▶ [Extract to read]:
------------------------------
After my father died, I began the moving and purging process. I moved into an apartment near my storage unit and took it all out, a load at a time, a day at a time. It was so dusty — lots of cleaning, lots of lifting, lots of sifting.
But seeing that empty storage unit was such a relief, such a sense of accomplishment, such a welcome sight.
I have let go of more than half of my belongings, and I have no regrets. And, I still expect to let go of more. Even my treasured oak bedroom furniture is on the block, and it’s all the heavy stuff I have left. I gave over twenty boxes of things to the Salvation Army, sold some antiques and most of my other furniture, listed silly things like purses and a pretty pink colander on local Facebook garage sale sites (very effective!) and tossed a lot of things, too.
There is an energetic pull between us and our stuff — letting go of it helps us let go of the past. It makes us feel lighter, less distracted, more in tune with the nature of ourselves and more fluid in terms of going with the flow of life.
It’s truly remarkable.
Has it been easy? Nope. A lot of emotional growth. And a lot of work. But the stuff being gone has been truly freeing.
At 57 years of age, it seems odd to be whittling down my belongings to a small, easily moveable amount of things, but I am aware of the need to make space for the next chapter, for new ‘things,’ for joy and love, new adventures and better health as I no longer spend so much time, energy and money worrying about or dealing with my damn stuff.
It’s been a godsend for me to have this apartment, to be able to open boxes and actually use what I need (I have a real kitchen!!!) and see what I don’t need, but the lease is only for a year and I know I’ll be moving on again.
One thing I know is that it will be much easier to move, and most importantly, I’ll be open to what The Universe brings my way because I won’t be blocked by, “But my stuff! My stuff! I have to deal with my stuff!”
------------------------------
▶ [Exercise aim]: Reproduce word for word the stretch of the piece on letting go of belongings from "There is an" through "It’s truly remarkable.".
------------------------------
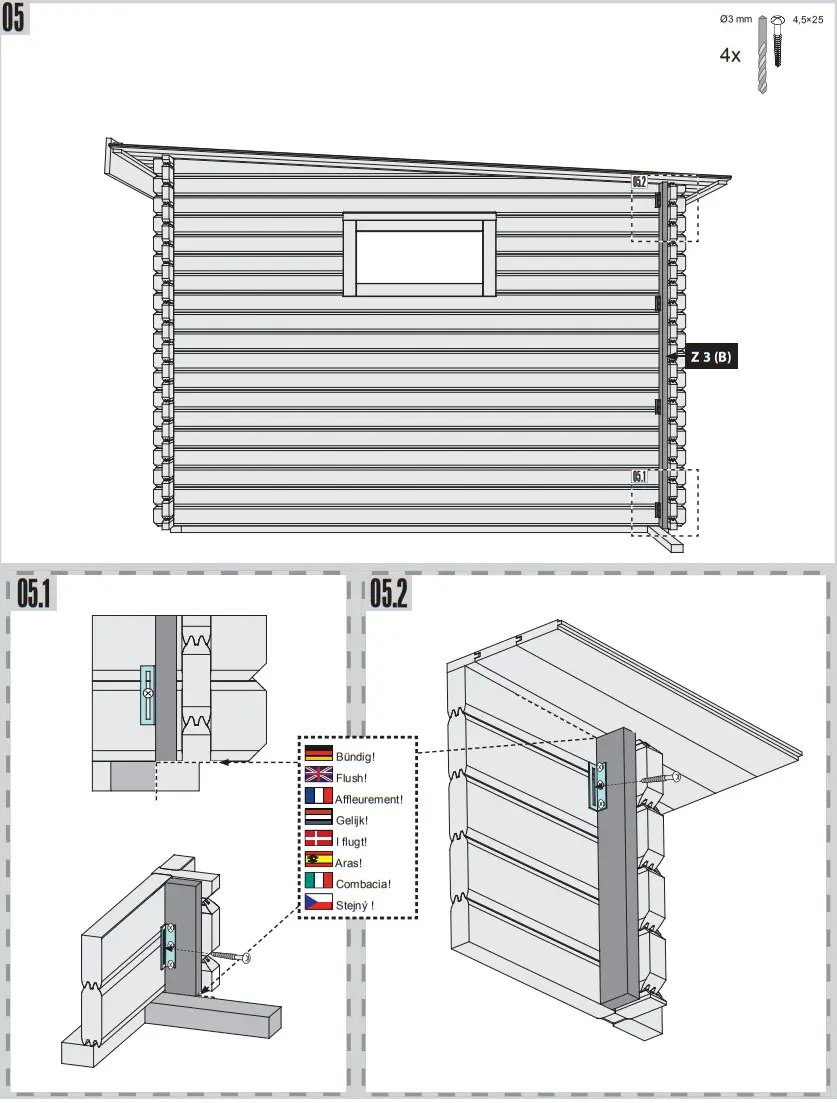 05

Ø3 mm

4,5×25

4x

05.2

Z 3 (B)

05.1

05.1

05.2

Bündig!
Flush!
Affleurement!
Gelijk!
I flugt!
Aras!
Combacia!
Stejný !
------------------------------
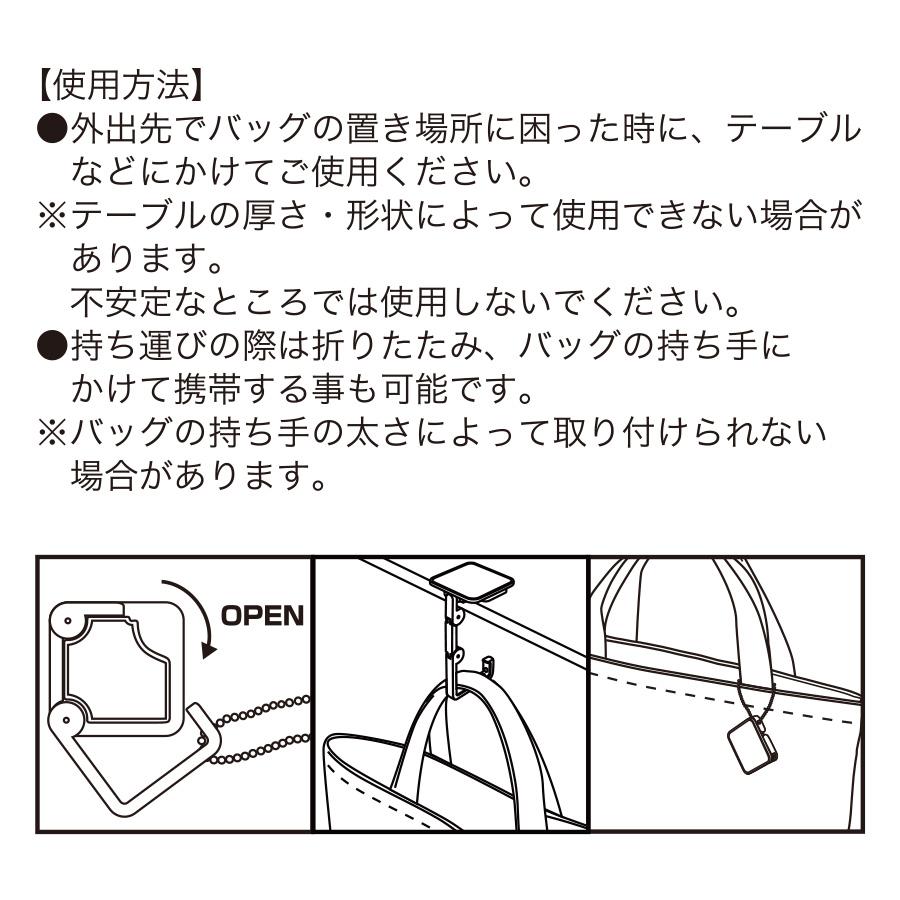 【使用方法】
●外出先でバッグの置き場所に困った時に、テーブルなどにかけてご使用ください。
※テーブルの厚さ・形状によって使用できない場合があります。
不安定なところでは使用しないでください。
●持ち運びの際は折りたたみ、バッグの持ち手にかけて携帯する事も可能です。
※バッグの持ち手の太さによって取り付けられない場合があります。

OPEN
------------------------------
▶ [Final answer]:
There is an energetic pull between us and our stuff — letting go of it helps us let go of the past. It makes us feel lighter, less distracted, more in tune with the nature of ourselves and more fluid in terms of going with the flow of life.
It’s truly remarkable.